### Required tasks
- a) In the pandas tutorial, rewrite the section starting at "Importing Libraries" and ending at "in a database.", renaming "Series" to "Vector" throughout.
- b) List every compound name that the pandas tutorial places in its Series example.
BEGIN Supplied passage
Pandas

https://pandas.pydata.org

Pandas is a powerful library for data manipulation and analysis in Python, making it a valuable tool for chemists looking to process experimental data, chemical properties, or any structured data related to their research. It’s like the Excel spreadsheets in Python.

Setting Up Your Environment

First, ensure you are in a conda environment. You can then install Pandas and Numpy using pip:

pip install pandas numpy

or

pip install pandas
pip install numpy

Importing Libraries

Start your Python script or Jupyter notebook by importing Pandas and Numpy:

import pandas as pd
import numpy as np

Creating a Series

A Series in pandas is one of the core data structures in the Python pandas library. It represents a one-dimensional array-like object containing a sequence of values and an associated array of data labels, called its index. The Series can hold any data type—integers, strings, floating point numbers, Python objects, and so on. It’s similar to a column in a spreadsheet or a table in a database.

compounds = pd.Series(["Water", "Ethanol", "Glucose", "Sodium Chloride", "Methane"])
compounds
0              Water
1            Ethanol
2            Glucose
3    Sodium Chloride
4            Methane
dtype: object

Creating a DataFrame

A DataFrame is a two-dimensional, size-mutable, potentially heterogeneous tabular data structure with labeled axes (rows and columns). For a chemistry application, let’s consider a simple example where we have a dataset of several compounds with their molecular weights and melting points.
END Supplied passage
BEGIN Recorded information
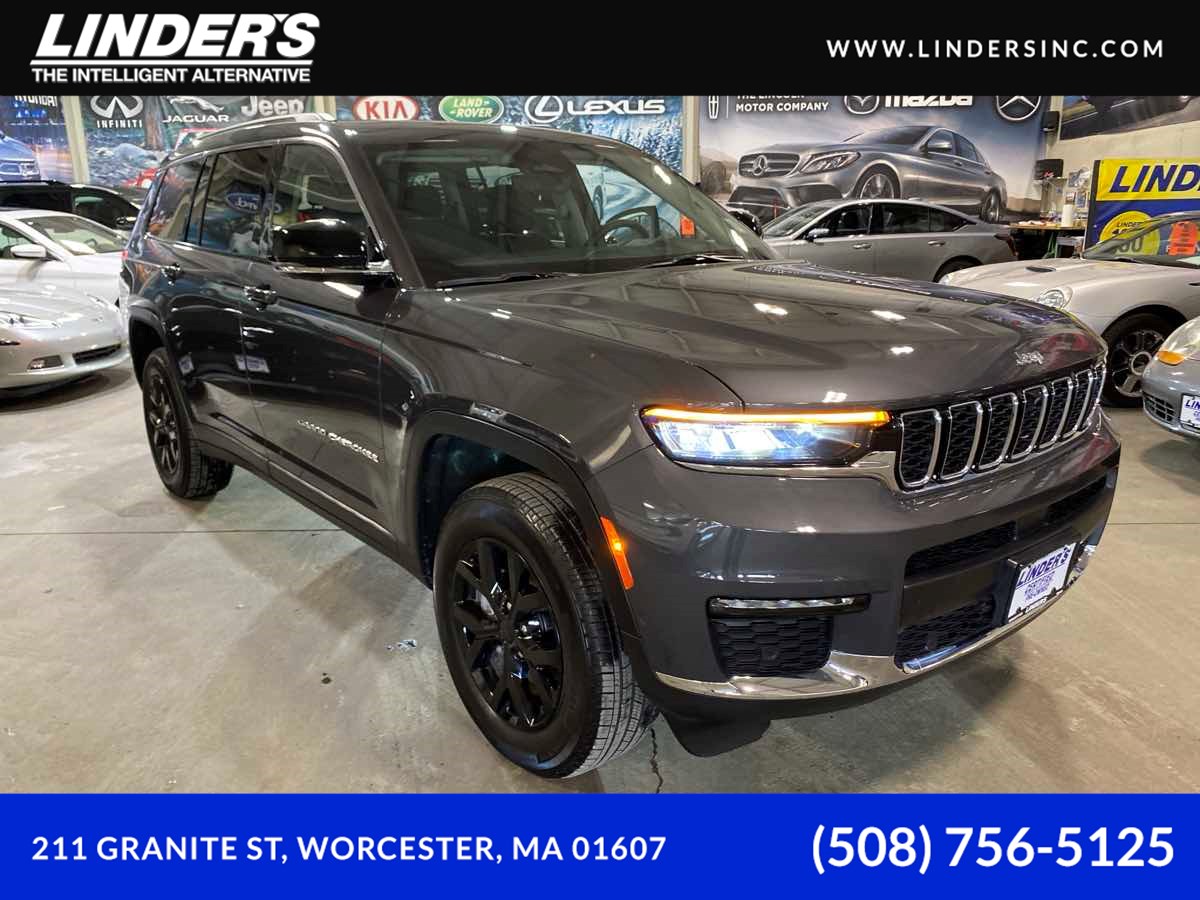 2023 Jeep Grand Cherokee L Limited 4X4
END Recorded information
### Solutions
- a)
Importing Libraries

Start your Python script or Jupyter notebook by importing Pandas and Numpy:

import pandas as pd
import numpy as np

Creating a Vector

A Vector in pandas is one of the core data structures in the Python pandas library. It represents a one-dimensional array-like object containing a sequence of values and an associated array of data labels, called its index. The Vector can hold any data type—integers, strings, floating point numbers, Python objects, and so on. It’s similar to a column in a spreadsheet or a table in a database.

- b)
Water
Ethanol
Glucose
Sodium Chloride
Methane